A peça resultante do tricô se chama trabalho. Ciente disso, fiz um paralelo entre a nomenclatura do suporte e as relações de trabalho para pontuar como toda a classe trabalhadora é oprimida pelo recorte de classe. Por serem fundamentais para a sustentação do capitalismo, as opressões garantem a superexploração da classe trabalhadora ao dividi-la, o que enfraquece a luta contra a exploração e a opressão.

Vários pesquisadores apontam que a superação da opressão só poderá acontecer com a eliminação da exploração capitalista, pois um e outro são interligados. Paradoxalmente, muitos artesãos que fazem tricô ou crochê optam por não vender seus trabalhos, justamente porque cobrar um salário justo por horas de trabalho tornaria a peça extremamente cara.

Isso demonstra o quanto os trabalhadores são explorados ao produzirem produtos de maneira extremamente rápida e industrial, em detrimento da manualidade, que tem seu valor (literal e metafórico) frequentemente questionado e diminuído.

Todos os elementos do trabalho foram escolhidos para simbolizar algum ponto da teoria, e, na versão estendida do trabalho, atribuí significado a cada um deles. Aqui, reuni os mais simbólicos.

O título, LUTX, pode referir-se à luta, tema aqui trabalhado; ao luto, que se refere à experiência de perder alguém ou algo importante — nesse caso, relaciono esse “algo” à perda de liberdade a qual, como argumenta Paulo Freire, é o oposto da opressão; e também pode significar lute, em uma tentativa de chamar pessoas para essa luta coletiva, que é, também, o objetivo do trabalho.

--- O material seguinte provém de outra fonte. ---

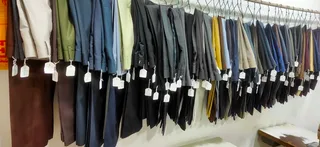 Vinayak Tailors — photo 1
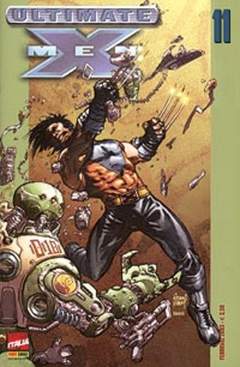ULTIMATE X-MEN (PANINI) - 11_thumbnail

A construção do tricô foi demorada, repetitiva e dolorosa pelo peso e tamanho da peça. Assim como a luta contra a opressão, não é um assunto agradável de ser debatido; deve ser retomado diariamente, pois está em todo o lugar. Do mesmo modo que o tricô gera dor no corpo e nas mãos, tensão, a opressão também é sentida por e a partir do corpo, por diferenças qualificadas positiva e negativamente como resultado histórico da opressão.

Por remeter às faixas feitas para reivindicar direitos em manifestações, fiz um paralelo entre a peça e os cartazes de protesto. Historicamente, os cartazes foram e são utilizados por grupos oprimidos para transmitir mensagens de protesto, com o intuito de responderem a algum acontecimento significativo o suficiente para desencadear uma mobilização.

Esse cartaz, no entanto, é incapaz de participar de manifestações, pois a luta contida nele não é reivindicada de maneira expressiva. Ou seja, jamais será carregado em um protesto por conta da segmentação de lutas.

A escolha da fonte partiu da seguinte reflexão: pessoas em condição de subalternidade são grupos oprimidos, explorados, marginalizados. Assim como a pichação. Essa fonte e movimento entra para reafirmar a necessidade desse cartaz (ou seja, a luta antiopressão) estar na rua, que é também o lugar de origem do picho.

É na rua que a pichação mostra seu poder de subversão, seu real significado e valor, não dentro de galerias ou da universidade, assim como o debate sobre a importância da luta — que não pode ficar aprisionada no campo teórico.

Espero que essa arte inspire outras pessoas a tornarem-se mais uma voz nesse grande grito que é a luta.

(*) Isabella de Melo Zaparoli é bacharel em Artes Visuais.